Em se tratando de prioridades está
evidente que o capital e o governo, sob o lema: “ordem e progresso”, estão
empenhados em navegar pela crise subtraindo os direitos sociais no campo e na
cidade. Sendo assim, os esforços prioritários concentram-se, na honradez do
pagamento da dívida pública; no favorecimento ao agronegócio e setores da
produção e circulação de mercadorias, bem como, na oferta das reservas naturais
para o capital imperialista. Para os trabalhadores oferecem “reformas”,
talhadas sobre dois eixos: a hegemonia parlamentar e judiciária e o
enfraquecimento das lutas sociais e políticas.
É compreensível que em tempos de
crise, enquanto os trabalhadores e suas organizações buscam desesperadamente
sustentar os avanços em termos de direitos adquiridos, os capitalistas
aproveitam para impor as suas ideias atrasadas, assegurarem os seus ganhos e
legitimarem as perdas das forças que resistem. Mas é importante compreender,
que todas as mudanças, para o bem ou para o mal, fazem parte dos processos
transitórios de negações e afirmações para os dois lados em conflito.

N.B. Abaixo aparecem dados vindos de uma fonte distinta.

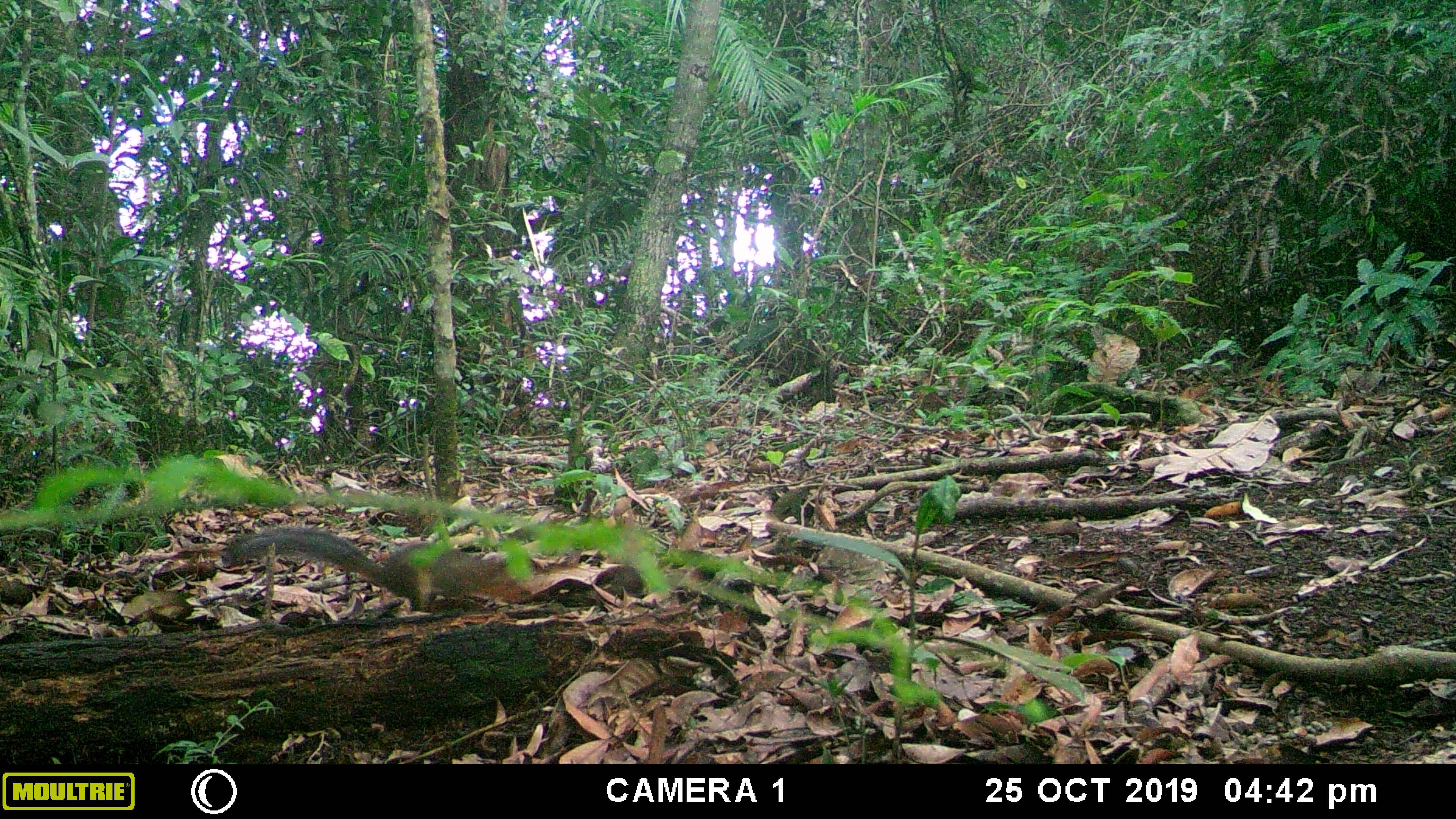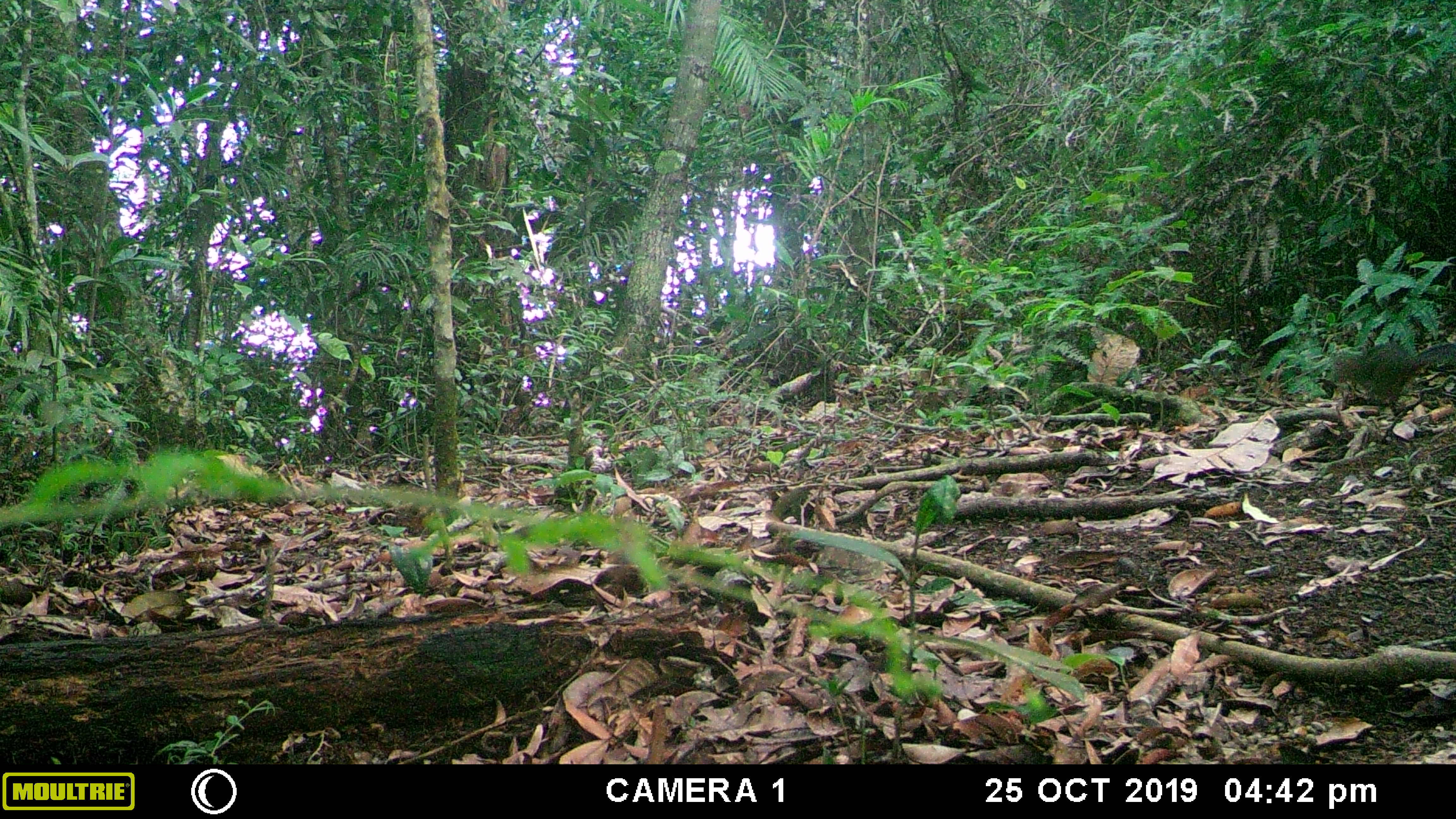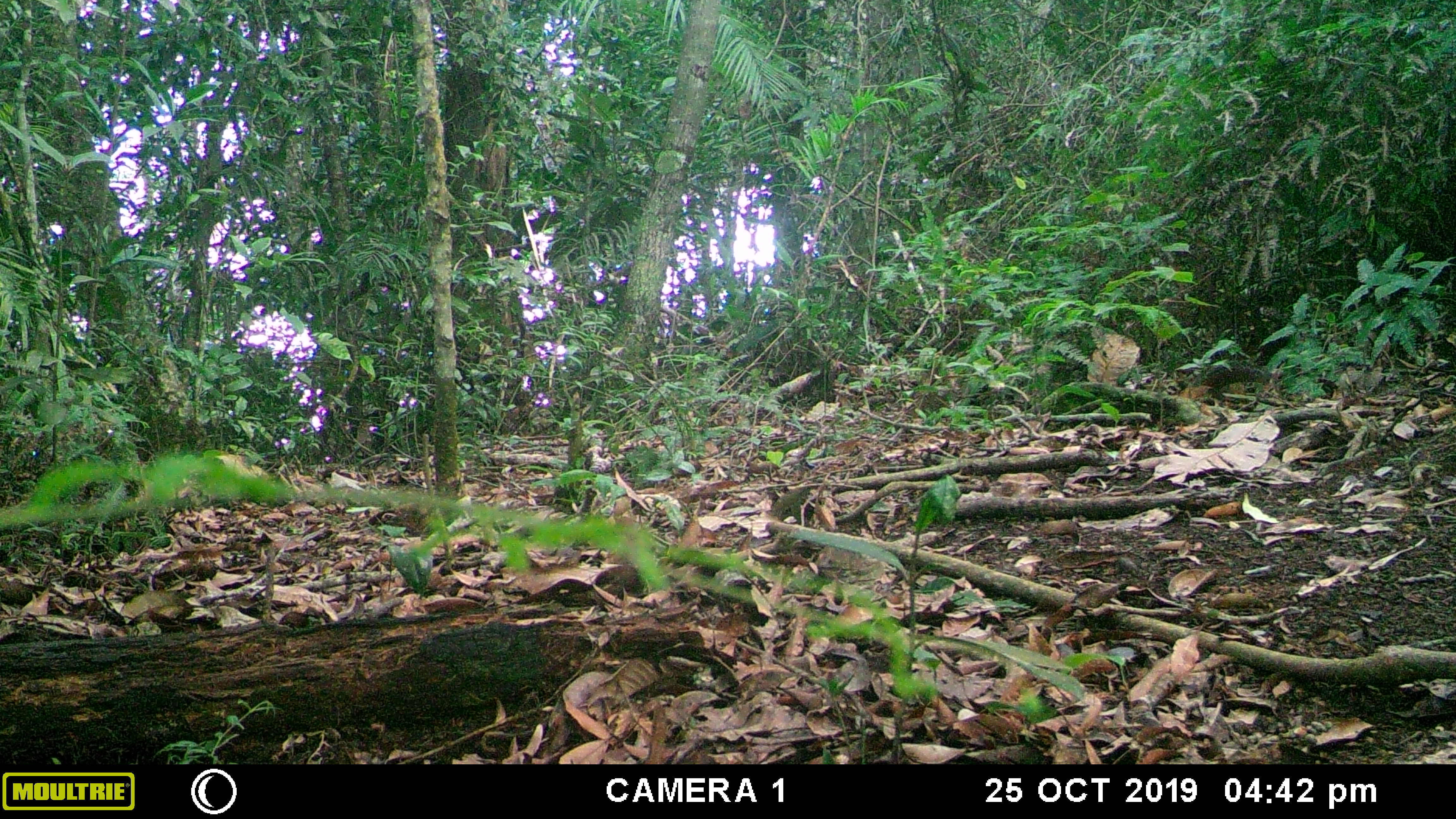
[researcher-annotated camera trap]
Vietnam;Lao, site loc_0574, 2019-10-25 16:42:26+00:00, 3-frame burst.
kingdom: Animalia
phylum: Chordata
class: Mammalia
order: Rodentia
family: Sciuridae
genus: Dremomys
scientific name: Dremomys rufigenis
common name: red-cheeked squirrel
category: red cheeked squirrel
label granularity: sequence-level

Os processos, por sua vez, são
constituídos de diferentes elementos edificados sobre as condições e as circunstâncias
históricas, dentre eles, figura a presença do conhecimento. Encontramos já no
Manifesto do Partido Comunista de Marx e Engels, escrito em 1848, uma
admoestação importante sobre a necessidade dos trabalhadores realizarem duas rupturas:
com as relações de propriedade e com as ideias atrasadas.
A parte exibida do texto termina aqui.